# What needs to be done:
Beginning at the line that contains "Is sofa cushion", reproduce every line to the end of the material without changing any of them.

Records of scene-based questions
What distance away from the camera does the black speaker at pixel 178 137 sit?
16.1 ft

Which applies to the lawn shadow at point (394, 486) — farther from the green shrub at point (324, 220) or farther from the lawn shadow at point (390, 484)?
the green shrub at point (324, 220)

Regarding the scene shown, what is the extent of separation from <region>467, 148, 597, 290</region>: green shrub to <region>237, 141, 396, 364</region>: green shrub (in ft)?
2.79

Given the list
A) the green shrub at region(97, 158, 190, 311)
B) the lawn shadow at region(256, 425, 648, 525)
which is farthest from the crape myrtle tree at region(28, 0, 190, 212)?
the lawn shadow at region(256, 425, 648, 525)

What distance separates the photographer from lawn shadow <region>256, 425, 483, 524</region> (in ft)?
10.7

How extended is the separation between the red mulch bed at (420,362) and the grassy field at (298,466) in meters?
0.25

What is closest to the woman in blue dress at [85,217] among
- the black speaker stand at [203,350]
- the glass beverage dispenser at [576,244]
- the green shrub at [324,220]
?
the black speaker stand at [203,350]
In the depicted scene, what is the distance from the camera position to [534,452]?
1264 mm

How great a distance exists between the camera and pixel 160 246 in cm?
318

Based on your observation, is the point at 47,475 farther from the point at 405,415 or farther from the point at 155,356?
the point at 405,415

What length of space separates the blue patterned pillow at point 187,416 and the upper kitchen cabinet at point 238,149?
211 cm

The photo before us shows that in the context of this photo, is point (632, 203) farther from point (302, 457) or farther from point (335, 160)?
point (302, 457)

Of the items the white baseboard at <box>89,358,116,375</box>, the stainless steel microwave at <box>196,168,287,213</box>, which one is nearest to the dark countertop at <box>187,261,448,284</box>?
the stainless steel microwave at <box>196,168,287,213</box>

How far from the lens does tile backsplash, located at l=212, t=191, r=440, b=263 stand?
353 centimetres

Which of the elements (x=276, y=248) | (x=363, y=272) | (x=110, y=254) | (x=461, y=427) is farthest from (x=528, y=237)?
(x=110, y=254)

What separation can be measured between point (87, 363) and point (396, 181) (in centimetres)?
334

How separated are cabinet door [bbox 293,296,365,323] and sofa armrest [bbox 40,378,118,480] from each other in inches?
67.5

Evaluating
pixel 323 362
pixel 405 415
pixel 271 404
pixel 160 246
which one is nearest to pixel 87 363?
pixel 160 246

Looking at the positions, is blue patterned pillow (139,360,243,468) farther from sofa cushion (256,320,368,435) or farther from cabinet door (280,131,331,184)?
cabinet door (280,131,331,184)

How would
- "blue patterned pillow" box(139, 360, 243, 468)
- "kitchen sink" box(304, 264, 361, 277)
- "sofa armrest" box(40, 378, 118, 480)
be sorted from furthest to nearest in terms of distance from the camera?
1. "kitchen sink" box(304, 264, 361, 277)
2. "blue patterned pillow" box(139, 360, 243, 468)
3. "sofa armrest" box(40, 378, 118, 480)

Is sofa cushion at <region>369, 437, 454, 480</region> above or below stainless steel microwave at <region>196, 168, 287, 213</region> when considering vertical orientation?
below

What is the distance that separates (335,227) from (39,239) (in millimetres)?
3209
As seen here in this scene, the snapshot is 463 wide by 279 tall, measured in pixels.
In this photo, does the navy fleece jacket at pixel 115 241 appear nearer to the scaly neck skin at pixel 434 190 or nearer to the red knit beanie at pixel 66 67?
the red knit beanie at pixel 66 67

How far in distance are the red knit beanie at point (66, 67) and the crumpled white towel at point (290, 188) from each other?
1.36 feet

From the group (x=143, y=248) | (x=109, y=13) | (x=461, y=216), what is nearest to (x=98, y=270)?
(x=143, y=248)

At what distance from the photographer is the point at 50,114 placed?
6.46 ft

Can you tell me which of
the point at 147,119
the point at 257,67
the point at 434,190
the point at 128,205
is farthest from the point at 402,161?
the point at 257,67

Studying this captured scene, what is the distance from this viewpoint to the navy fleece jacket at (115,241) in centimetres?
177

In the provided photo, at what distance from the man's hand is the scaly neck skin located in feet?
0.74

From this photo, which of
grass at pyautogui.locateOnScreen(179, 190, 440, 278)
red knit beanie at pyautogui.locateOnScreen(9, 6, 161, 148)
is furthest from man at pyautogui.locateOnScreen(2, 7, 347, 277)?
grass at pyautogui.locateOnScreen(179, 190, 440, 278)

# Task result:
Is sofa cushion at <region>369, 437, 454, 480</region> above or below stainless steel microwave at <region>196, 168, 287, 213</region> when considering vertical orientation?
below

What is the distance that separates (335,227) from (39,239) (in millimetres)?
3209
As seen here in this scene, the snapshot is 463 wide by 279 tall, measured in pixels.
In this photo, does the navy fleece jacket at pixel 115 241 appear nearer to the scaly neck skin at pixel 434 190 or nearer to the red knit beanie at pixel 66 67?
the red knit beanie at pixel 66 67

How far in distance are the red knit beanie at point (66, 67) and the crumpled white towel at point (290, 188) from each other?
1.36 feet

From the group (x=143, y=248) | (x=109, y=13) | (x=461, y=216), what is nearest to (x=98, y=270)?
(x=143, y=248)

At what distance from the photographer is the point at 50,114 placed?
6.46 ft

Can you tell me which of
the point at 147,119
the point at 257,67
the point at 434,190
the point at 128,205
is farthest from the point at 402,161?
the point at 257,67

Studying this captured scene, what is the distance from this viewpoint to the navy fleece jacket at (115,241) in centimetres?
177

In the provided photo, at what distance from the man's hand is the scaly neck skin located in feet?
0.74

From this photo, which of
grass at pyautogui.locateOnScreen(179, 190, 440, 278)
red knit beanie at pyautogui.locateOnScreen(9, 6, 161, 148)
is furthest from man at pyautogui.locateOnScreen(2, 7, 347, 277)?
grass at pyautogui.locateOnScreen(179, 190, 440, 278)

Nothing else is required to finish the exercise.